9:09 AM

Sindrom Rentan Tiga Tahun

Posted by Anonymous |

Belakangan ini kesibukan di pekerjaan, jadi redaktur di SepociKopi, dan pernak-pernik hidup lainnya membuat saya jarang mengupdate blog. Bukan karena nggak cinta lagi atau nggak sayang lagi, cuma karena ya gitu deh... sibuk, bo! Alex paling jagoooo deh bikin alasan, hehehe.

Lakhsmi bilang dia baca di mana gitu bahwa rata-rata hidup blogger tuh tiga tahun. Ini tahun ketiga saya nulis di blog ini, dan jujur aja terkadang saya mulai kehilangan dorongan menulis, walaupun inspirasi itu masih kuat menggebu. (Lemah syahwat dong ya? :p) Saya bilang ini namanya Sindrom Rentan Tiga Tahun.

Tiga tahun dalam hubungan manusia biasanya masa ketika hubungan juga rentan. Hubungan makin stabil, monoton, dan kobar-kobar asmara yang membakar pada bulan-bulan pertama hubungan mulai redup. Terutama dalam hubungan lesbian yang berkonsep "pacaran". Maksudnya ya, cuma ketemu pada saat-saat tertentu, seminggu sekali atau beberapa kali. Mau ngapain kita malam minggu ini, Sayang? Makan di mana kita, honey? Mau nonton apa, cinta? Pola pacaran tak berujung semacam ini, yang awalnya manis dan romantis, berujung pada pertanyaan "Mau di bawa ke mana hubungan kita?"

Sering kali jawaban itu tak ada jawabnya atau jawabannya hanya, "Ya, kita jalani aja seperti air mengalir."

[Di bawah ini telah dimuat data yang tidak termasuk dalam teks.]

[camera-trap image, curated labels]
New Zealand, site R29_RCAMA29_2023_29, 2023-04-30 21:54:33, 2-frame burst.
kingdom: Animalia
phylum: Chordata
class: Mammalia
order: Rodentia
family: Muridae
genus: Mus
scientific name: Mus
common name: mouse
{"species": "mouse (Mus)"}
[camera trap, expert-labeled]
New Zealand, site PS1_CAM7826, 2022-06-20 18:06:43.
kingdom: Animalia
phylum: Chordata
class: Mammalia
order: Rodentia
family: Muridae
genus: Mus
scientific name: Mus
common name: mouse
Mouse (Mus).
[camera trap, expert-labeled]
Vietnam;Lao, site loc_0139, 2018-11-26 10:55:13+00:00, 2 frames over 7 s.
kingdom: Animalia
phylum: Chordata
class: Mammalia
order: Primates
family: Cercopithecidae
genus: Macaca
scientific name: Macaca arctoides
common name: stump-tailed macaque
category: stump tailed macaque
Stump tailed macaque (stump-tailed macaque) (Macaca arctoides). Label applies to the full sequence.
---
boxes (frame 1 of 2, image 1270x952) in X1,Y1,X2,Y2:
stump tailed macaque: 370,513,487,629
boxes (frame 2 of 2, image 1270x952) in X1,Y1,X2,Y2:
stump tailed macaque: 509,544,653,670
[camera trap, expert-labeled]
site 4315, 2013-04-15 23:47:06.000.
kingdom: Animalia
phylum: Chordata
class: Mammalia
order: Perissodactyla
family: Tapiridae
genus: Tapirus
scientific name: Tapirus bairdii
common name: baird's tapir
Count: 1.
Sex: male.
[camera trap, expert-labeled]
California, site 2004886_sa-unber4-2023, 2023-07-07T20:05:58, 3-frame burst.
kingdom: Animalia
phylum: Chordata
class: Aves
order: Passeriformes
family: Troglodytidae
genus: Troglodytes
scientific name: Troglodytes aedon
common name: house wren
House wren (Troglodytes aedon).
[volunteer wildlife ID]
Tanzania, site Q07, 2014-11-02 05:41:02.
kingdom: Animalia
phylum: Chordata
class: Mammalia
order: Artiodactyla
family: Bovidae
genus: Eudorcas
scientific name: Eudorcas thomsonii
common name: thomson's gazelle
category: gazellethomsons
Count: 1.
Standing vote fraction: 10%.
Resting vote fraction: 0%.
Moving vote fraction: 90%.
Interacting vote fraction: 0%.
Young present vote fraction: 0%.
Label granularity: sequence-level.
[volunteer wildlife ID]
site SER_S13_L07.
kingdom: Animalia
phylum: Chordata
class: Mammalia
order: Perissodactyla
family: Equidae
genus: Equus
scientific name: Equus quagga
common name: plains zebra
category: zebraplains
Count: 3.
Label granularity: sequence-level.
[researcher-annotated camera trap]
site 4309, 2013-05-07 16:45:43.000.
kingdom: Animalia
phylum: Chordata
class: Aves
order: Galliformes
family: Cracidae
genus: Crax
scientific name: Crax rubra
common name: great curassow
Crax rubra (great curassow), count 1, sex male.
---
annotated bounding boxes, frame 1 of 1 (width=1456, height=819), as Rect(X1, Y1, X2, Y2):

Well, sistah, bahkan air mengalir pun ada muaranya.

Ketidakjelasan muara plus kejenuhan hubungan ini sering kali membuat orang melirik ke arah lain, melihat sosok yang bisa membangkitkan percik-percik semangat. Tidak, saya tidak menyarankan untuk berselingkuh. Itu bukan pilihan bijak.

Lingkaran pacaran-putus-patah hati-cari pacar baru yang berulang-ulang tanpa kejelasan ini tidak hanya melelahkan tapi juga membuat depresi. Salah satu pilihan yang setelah dianalisis, dicek dan ricek, dan ditelaah yang bisa memberi memtuskan mata rantai tak berujung ini adalah; sudah saatnya lesbian memikirkan dan memutuskan kemungkinan hidup bersama dengan pasangannya. Saatnya memutuskan mata rantai itu dan katakan tidak ada narkoba. Halah!

Gampang aja lo ngomong, Lex. Lo mah enak... Ya, ya, jangan sinis dulu, sayang, memang tidak mudah kok. Masing-masing lesbian yang bisa memutuskan "bagaimana" caranya hidup bersama pasangannya. Pintar-pintarnya kamu untuk mencari memanfaatkan celah itu. Tiap kasus itu unik, dan sekecil apa pun kemungkinan itu, mulailah memperbesarnya dengan menemukan caramu sendiri. Dan nggak ada yang bilang bahwa caranya akan mudah. Tanpa perlu mengkhayalkan kemungkinan civil union atau same-sex marriage di Indonesia, cobalah pikirkan kemungkinan hidup bersama. Bukan dengan cara memaksa, tentunya. Dan saya juga tidak menyarankan coming out lalu kabur dari rumah jadi gembel melarat di kontrakan kumuh dengan tikus segede gaban yang ikut numpang di kontrakan. Kalian pasti lebih pintar daripada itu, bukan?

Jika pepatah menyatakan, "Rumah adalah tempat hatimu berada." Tanyakan pada dirimu sendiri, di mana rumah dan hatimu berada? Hidup bersama memberikan "rumah" sebagai tempat bernaungnya dua hati, bukan hanya kontrakan tiga tahunan. Dan kebersamaan hidup dengan pasangan memberikan kenyamanan serta rasa aman yang membuat hati itu tumbuh dan berkembang. Berdua. Bersama. Selamanya.

@Alex, RahasiaBulan, 2009
PS: Saya masih akan terus nulis kok, karena blog ini tempat saya bercerita banyak tentang rumah hati saya.